_ACTIVITY_:
Give the records again exactly, but drop the pictures.

_AVAILABLE DATA_:
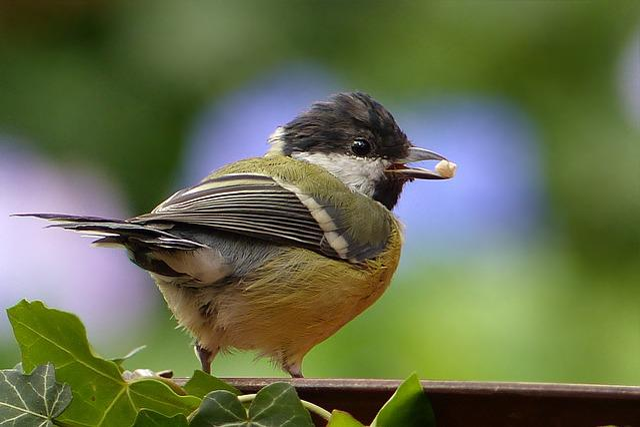 Animal, Bird, Tit, Young, Parus Major, Foraging, Close
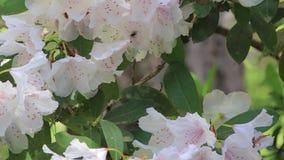 Vit rhododendron med rosa färgmitt och bin lager videofilmer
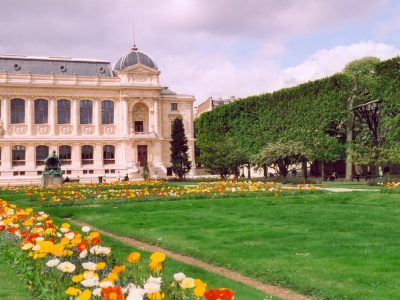 Things to do in summer in Paris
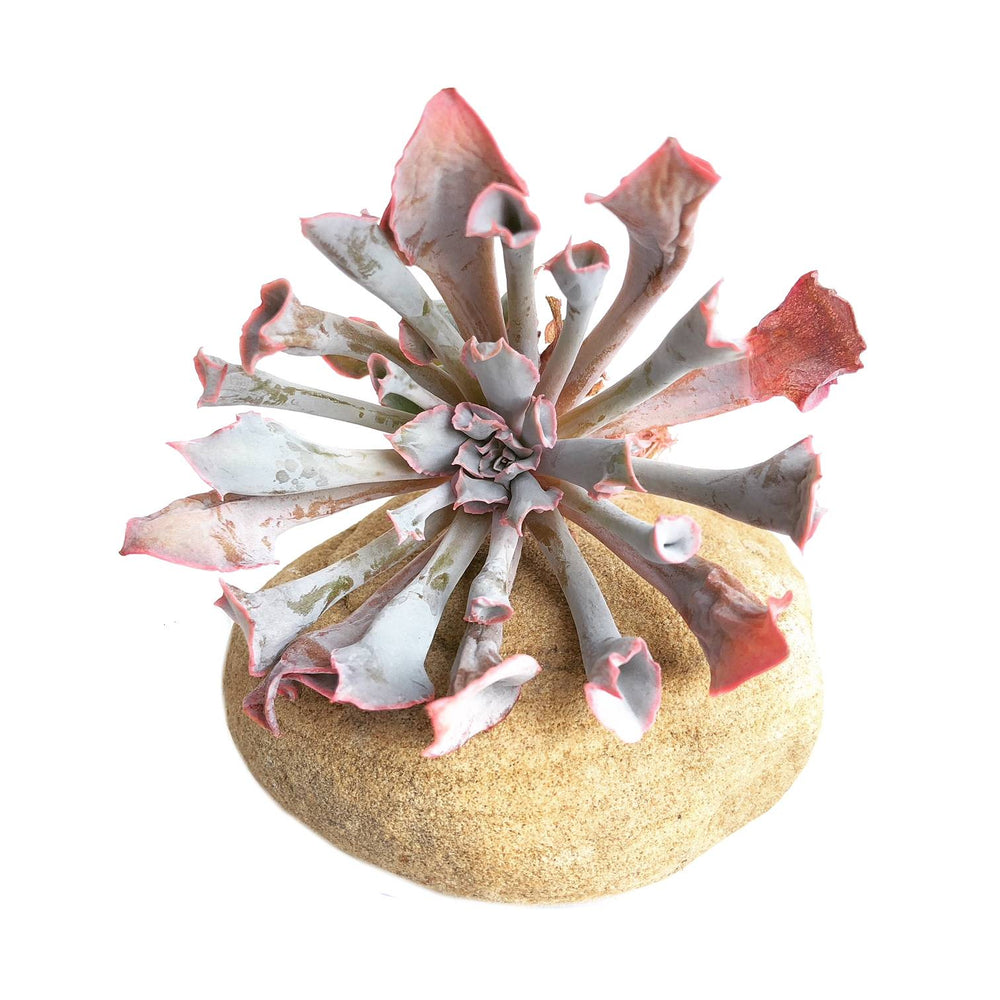 The GOOD, The BAD and The UGLY SALE! Echeveria Trumpet Pinky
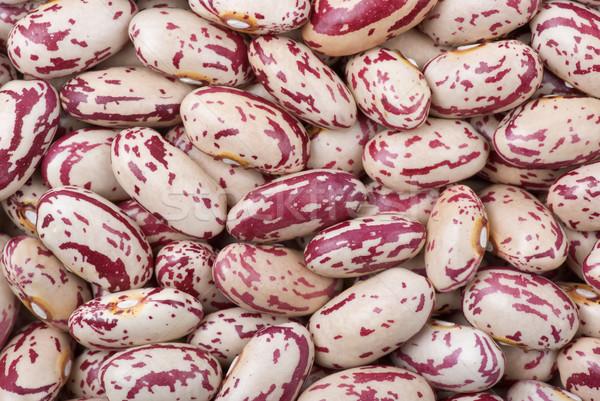 Spotty white-red haricot beans (macro) Stock photo © digitalr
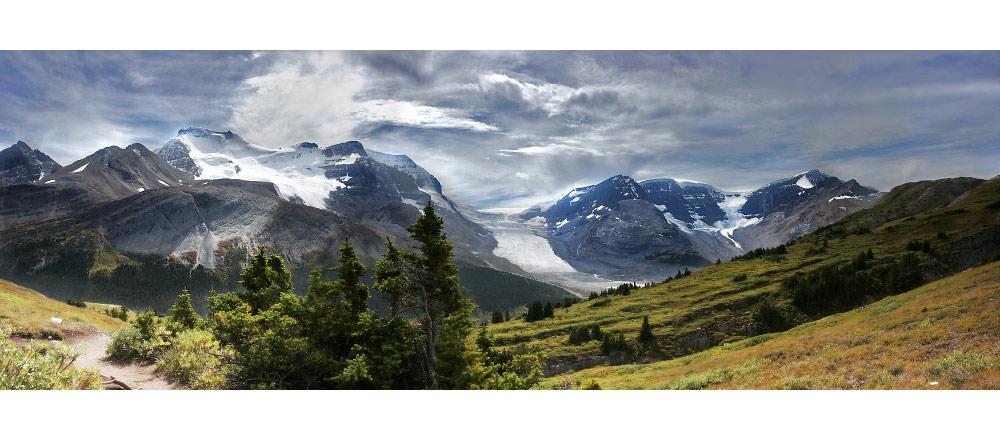 Columbia Icefield: Panorama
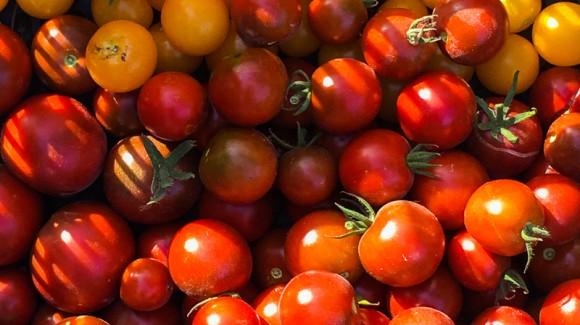 ¡Hora de conservar!  Disfruta de tomates con sabor todo el año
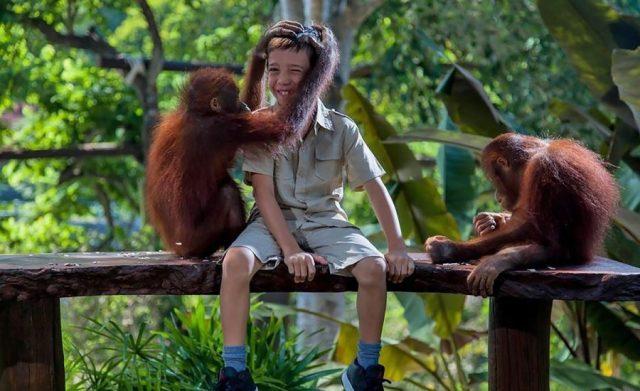 Yuk Travelling ke 6 Kebun Binatang Terlengkap di Indonesia Ini
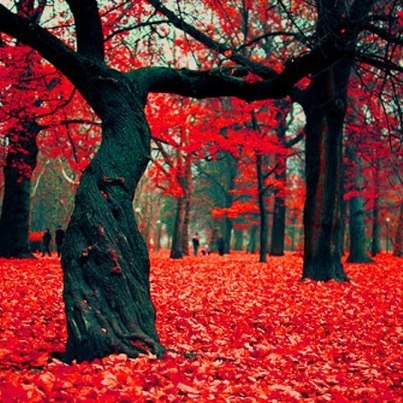 The Crimson Forest in Gryfino, Poland.......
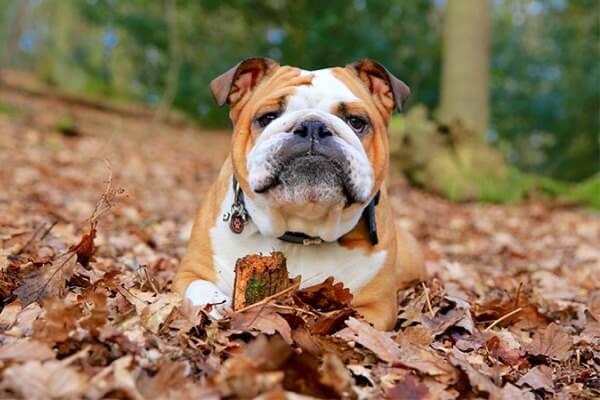 bulldog inglés raza de perro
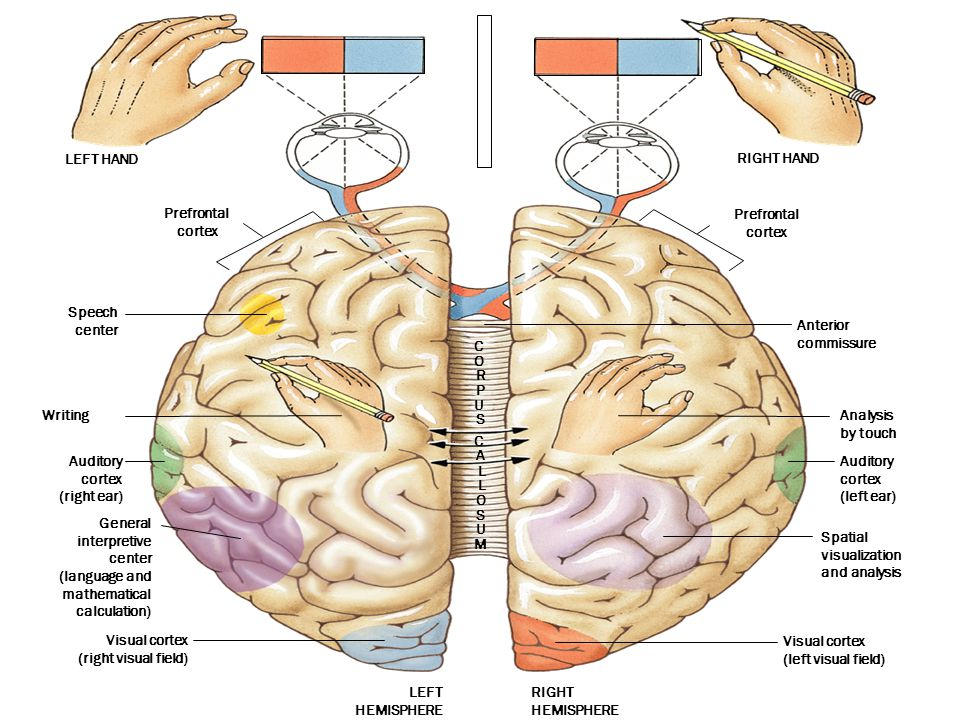 Writing Auditory cortex (right ear) LEFT HEMISPHERE RIGHT HEMISPHERE General interpretive center (language and mathematical calculation) LEFT HAND Pre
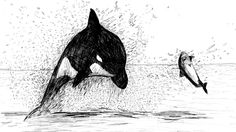 Killer Whale Drawings | Killer Whale Dive by DrawnRon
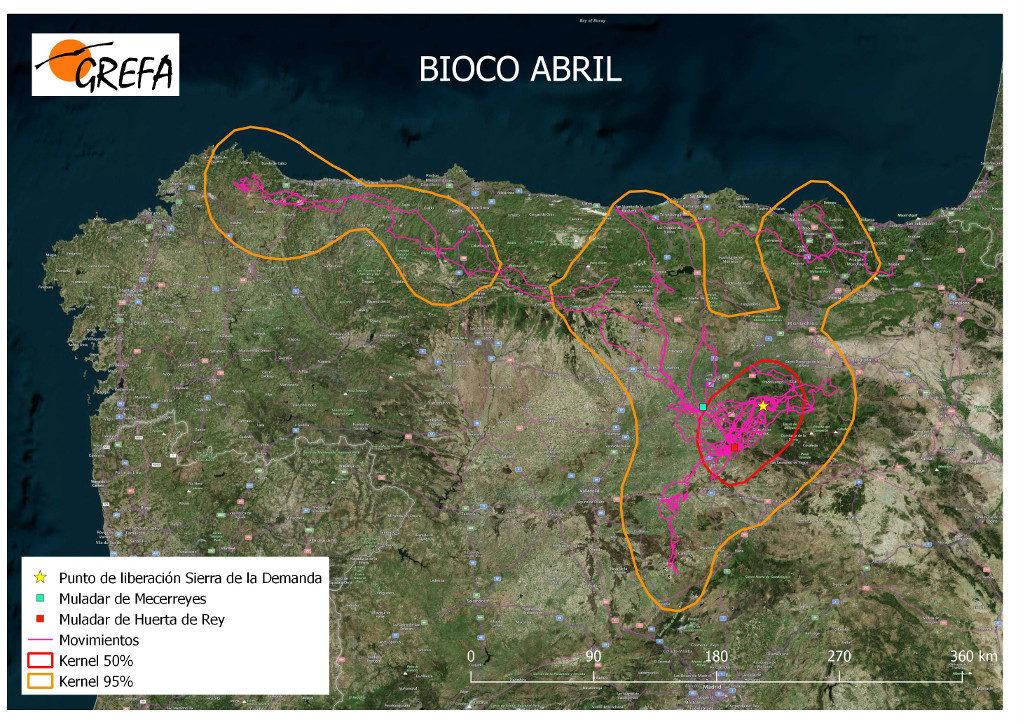 Mapa 12. Movimientos de Bioco durante el mes de abril. La línea amarilla delimita el área de campeo (Kernel 95%) y la roja el área vital (Kernel 50%).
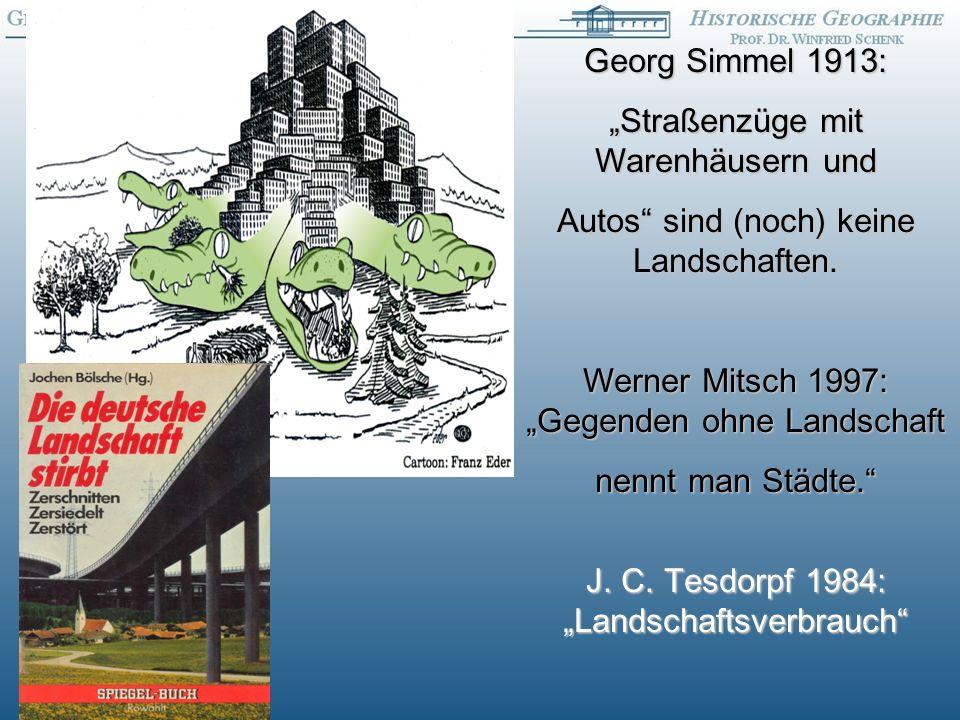 Georg Simmel 1913: Straßenzüge mit Warenhäusern und Autos sind (noch) keine Landschaften.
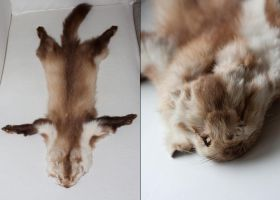Marten pelt for sale by Kyasanuri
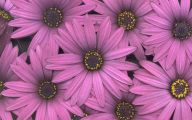 Pink Daisy 28 Wide Wallpaper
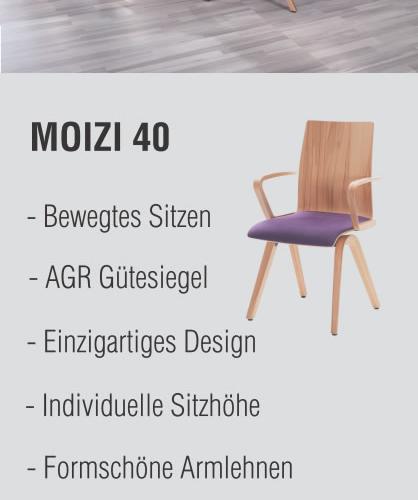 MOIZI 40<br>Ansichtsbild | JPG | 418 x 1007 | 66 KB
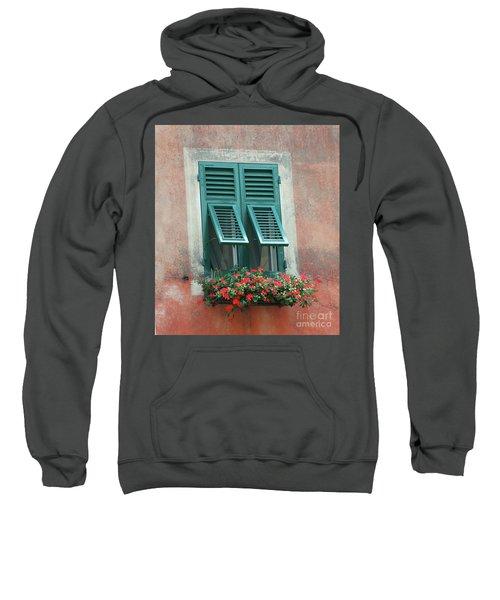 Faux  Painting Window  Sweatshirt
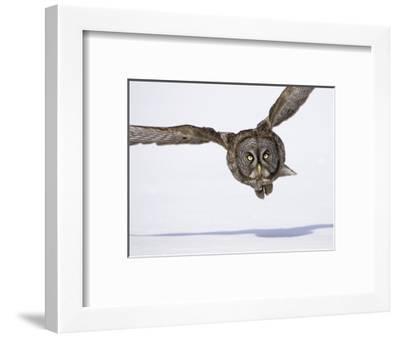 Great Gray Owl Hunting Over Snow-Joe McDonald-Framed Photographic Print
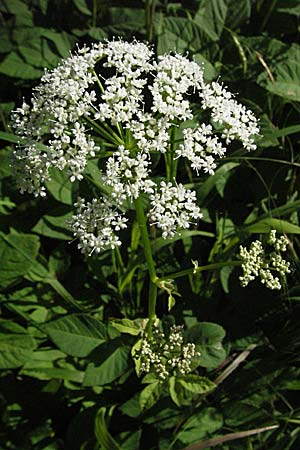 Aegopodium podagraria \ Giersch, Geißfuß / Ground Elder, D Ketsch 6.6.2006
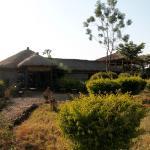 Photo de Ikoma Safari Camp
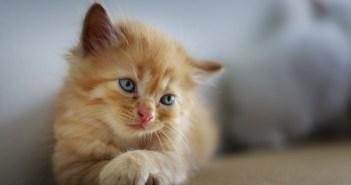Anorexie u koček. Jak se diagnostikuje a léčí?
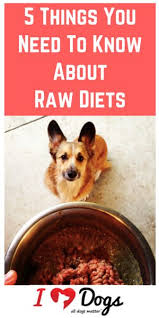 33 best raw food diet images on pinterest raw dog food dog food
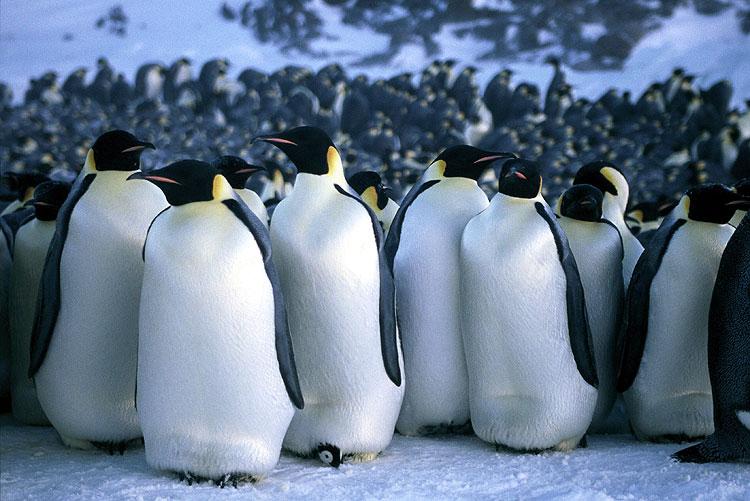 insediamento di pinguini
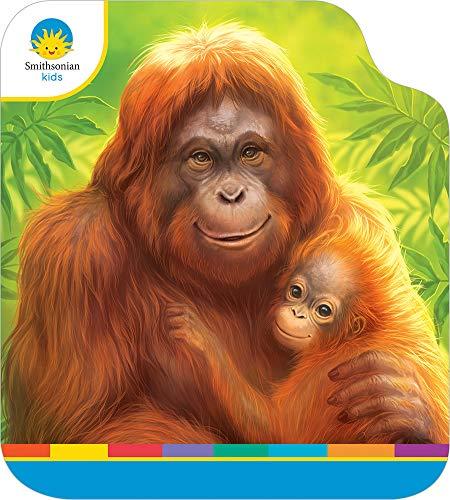 Orangutans: Smithsonian Kids Big Head Board Book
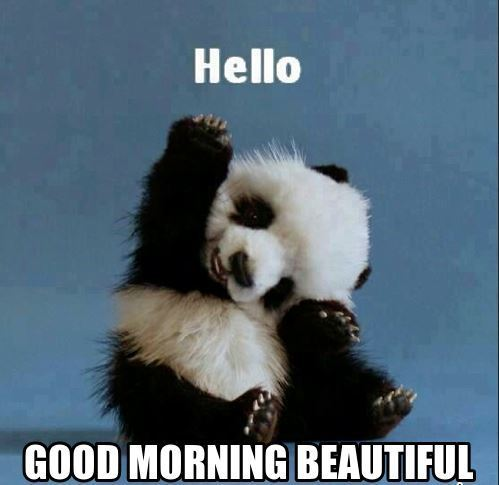 cute panda saying good morning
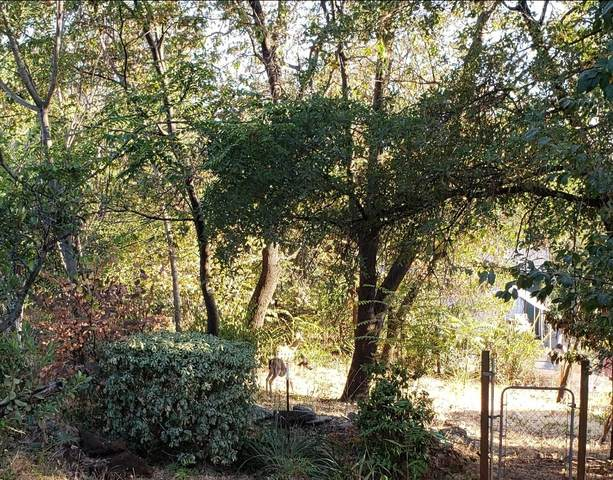 Conchas, Shasta Lake, CA 96019 (#21-3545) :: Waterman Real Estate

_ANSWER SPACE_:
 Animal, Bird, Tit, Young, Parus Major, Foraging, Close
 Vit rhododendron med rosa färgmitt och bin lager videofilmer
 Things to do in summer in Paris
 The GOOD, The BAD and The UGLY SALE! Echeveria Trumpet Pinky
 Spotty white-red haricot beans (macro) Stock photo © digitalr
 Columbia Icefield: Panorama
 ¡Hora de conservar!  Disfruta de tomates con sabor todo el año
 Yuk Travelling ke 6 Kebun Binatang Terlengkap di Indonesia Ini
 The Crimson Forest in Gryfino, Poland.......
 bulldog inglés raza de perro
 Writing Auditory cortex (right ear) LEFT HEMISPHERE RIGHT HEMISPHERE General interpretive center (language and mathematical calculation) LEFT HAND Pre
 Killer Whale Drawings | Killer Whale Dive by DrawnRon
 Mapa 12. Movimientos de Bioco durante el mes de abril. La línea amarilla delimita el área de campeo (Kernel 95%) y la roja el área vital (Kernel 50%).
 Georg Simmel 1913: Straßenzüge mit Warenhäusern und Autos sind (noch) keine Landschaften.
Marten pelt for sale by Kyasanuri
 Pink Daisy 28 Wide Wallpaper
 MOIZI 40<br>Ansichtsbild | JPG | 418 x 1007 | 66 KB
 Faux  Painting Window  Sweatshirt
 Great Gray Owl Hunting Over Snow-Joe McDonald-Framed Photographic Print
 Aegopodium podagraria \ Giersch, Geißfuß / Ground Elder, D Ketsch 6.6.2006
 Photo de Ikoma Safari Camp
Anorexie u koček. Jak se diagnostikuje a léčí?
 33 best raw food diet images on pinterest raw dog food dog food
 insediamento di pinguini
 Orangutans: Smithsonian Kids Big Head Board Book
 cute panda saying good morning
 Conchas, Shasta Lake, CA 96019 (#21-3545) :: Waterman Real Estate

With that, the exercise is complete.